Factory Pattern in PHP : Finished Design Pattern

Order for EVSUV has been placed
Purchase for EVSUV has been made
EVSUV has been shipped
I have bought an EVSUV

Pros and Cons of the Factory Pattern in PHP

ProsCons
Loose Coupling between Creator and Product.You need to write a lot of boilerplate code and sub-classes to implement the pattern.
Flexible and maintainable design Can be difficult to comprehend sometimes.
Satisfies Single Responsibility Principle
Satisfies Open-Closed Principle

Where is Factory Pattern Used?

  • When new kinds and types of object variations are added to your application. The pattern keeps the creation code separate from the business logic. So it is flexible when you want to add more objects and their associated creator classes.
  • When you want to implement a UI framework or library. This framework adds more visual elements per the changing UI trends. So, using this pattern will allow extension without impacting the entire application.
  • You can use it for memory optimization by keeping a pool of memory-intensive objects. 

Frequently Asked Questions?

Is Factory a Static Method?

Some implementations use static factory methods, which closes the door for class inheritance. You can use a static factory method when you have one factory class with no sub-classes. For instance – the CarFactrory in the examples above can use a static createCar() method.

Is Factory a Singleton Method?

No, you can create as many objects as you need with the factory method. However, you can limit the object creation by creating a pool that’s not a part of the factory method. The Singleton pattern is a different pattern. It creates one global instance or a pool of instances for the entire application and focuses on memory optimization.

What is the Factory Pattern in PHP?

The factory design pattern is not a programming language-specific tool but a general idea about encapsulating object creation in a scenario where you can have variance in objects.

Is Factory a Function or Class?

The implementation of a factory can vary. You can implement a Factory class, but sometimes you need to loosely couple creation and business logic, and that’s where you can use abstract factory methods, just as we did above.

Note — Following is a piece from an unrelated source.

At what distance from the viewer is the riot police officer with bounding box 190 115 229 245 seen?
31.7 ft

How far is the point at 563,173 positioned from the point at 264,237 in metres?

Using the Factory Pattern in PHP today

Phew! We covered a lot of ground covering a whole lot about factory patterns in PHP. As a quick summary, we have learned that the goal of the factory pattern is to encapsulate the object creation code from the core logic. It defines a bunch of sub-classes from a more generic class and delegates the task of object instantiation to these sub-classes.

The article uses a real-world example the factory pattern in PHP. It’s an application for booking and purchasing cars. The application collaborates with brands that offer different types of cars. The component of the application that varies is the type and brand of car – as more and more brands sign up. This scenario was ideal for implementing a factory pattern.

We have started from the bottom up from a simple and tightly coupled application code to a more flexible factory design pattern. The article also includes the complete application code for this application in PHP.